Obama boycott: Major US news outlets refuse to use White House photos
McClatchy’s announcement that it will not be running official White House images in its papers except in extreme circumstances follows a similar promise made over the weekend by USA Today amid growing complaints waged by photojournalists and those in the news industry who oppose this administration’s tendency to exclude independent reporters from official events.
Last week, the Associated Press, ABC News, the Washington Post and Reuters all signed a letter to White House press secretary Jay Carney imploring the administration of President Barack Obama to provide photographers with increased access to the commander-in-chief. According to those outlets, this White House has more than any other administration prevented credentialed photographers from shooting images of the president, and instead has relied on Mr. Obama’s official photography team on a routine basis to exclusively take pictures to be disseminated among the press.

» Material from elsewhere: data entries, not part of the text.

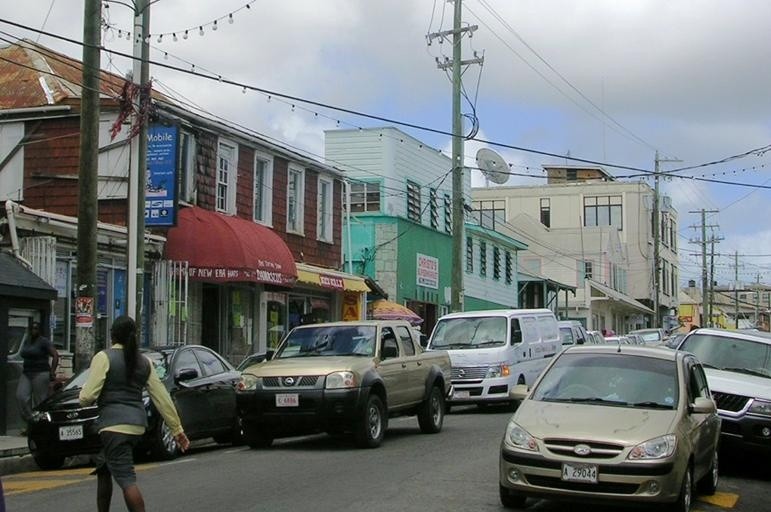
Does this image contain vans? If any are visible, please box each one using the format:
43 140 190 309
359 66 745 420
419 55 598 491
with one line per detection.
425 309 562 406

The selective nature of the White House’s process of hand-picking which images to release — as well as its shuttering of a free press — has raised numerous complaints as of late by news outlets and media experts. “Journalists are routinely being denied the right to photograph or videotape the president while he is performing his official duties,” last week’s letter reads. “As surely as if they were placing a hand over a journalist’s camera lens, officials in this administration are blocking the public from having an independent view of important functions of the Executive Branch of government.”
But while the AP-led campaign has indeed garnered the support of outlets like CNN, ABC, NBC, CBS and others, only McClatchy and USA Today so far have said they’ll be boycotting official images.
In a letter released Wednesday by McClatchy Vice President for News Anders Gyllenhaal, he said the organization “agreed not to publish photography issued by the White House,” but said it wouldn’t be a significant departure from current practice. Nevertheless, Gyllenhaal said, “we think it’s important to take a stance that helps sends the message that the limited access works against the public’s interests, diminishes the flow of information and often creates an inaccurate portraits of events in the White House.”
According to the company’s new stance, it will only make an exception to allow White House images to go to print in instances where access by a non-administration photographer “is not possible for national security reasons,” such as the Situation Room image shot of Pres. Obama and his national security team during the 2011 raid of Osama bin Laden’s Pakistani compound.
But while instances like the bin Laden assassination should indeed warrant some exclusivity, much more mundane — yet arguably still critically important — administrative activities have occurred, yet only before the eyes of official White House photographers. In a complaint posted on the AP’s blog this month, the company said that in addition to being prevented from documenting Mr. Obama’s first day in office, they’ve also been prohibited from shooting images of the president signing legislation and meeting with foreign visitors, including Pakistani student activist, Malala Yousafzai.
Instances where independent photographers have been shunned with seemingly no national security interest at risk, much organizations argue, is filtering news in such a way that only the White House’s intended message is broadcast while ensuring nothing captured through the point-of-view of a professional, un-biased photojournalist winds up on websites or newspaper pages. AP Director of Photography Santiago Lyon said earlier this month that the AP photographers have only been allowed to photograph Mr. Obama in the Oval Office twice since 2010, and never in instances where he’s joined by staffers.
“Previous administration regularly granted such access,” the AP has claimed.
“Unlike media photographers, official White House photographers are paid by taxpayers and report to the president,” Ron Fournier wrote for National Journal last week. “Their job is to make Obama look good. They are propagandists – in the purest sense of the word.”
As of 2013, the McClatchy Company has a presence in 29 US markets by way of 30 daily publications, including the Los Angeles Tribune, the Fort Worth Star-Telegram, the Charlotte Observer and the Miami Herald. USA Today boasts a daily print readership of more than 3 million, with another 24 million or so readers turning to their website every month.
During a routine press briefing on November 21, Deputy Press Secretary Josh Earnest told reporters that it is their responsibility “to push for more” access to the president. “You’re supposed to be agitating for more access. If you weren’t, you wouldn’t be doing your job. So the fact that there is a little bit of a disagreement between the press corps and the White House Press Office about how much access the press corps should have to the president is built into the system. Like I said, if that tension didn’t exist, then either you or we are not doing our job,” Earnest said.
Later, the deputy press secretary added, “we remain fully committed to trying to give you and the American public access to the president and as much insight as possible into how the president is spending his day, to what priorities the president has identified and what he’s actually doing to make progress on those priorities,” but defended the White House’s recent actions by insisting the administration has “used a range of new technology to provide people greater access to the president.”
“That there are certain circumstances where it is simply not feasible to have independent journalists in the room when the president is making decisions,” Earnest said. “So rather than close that off to the American public, what we’ve done is we’ve taken advantage of new technology to give the American public even greater access to behind-the-scenes footage or photographs of the president doing his job.”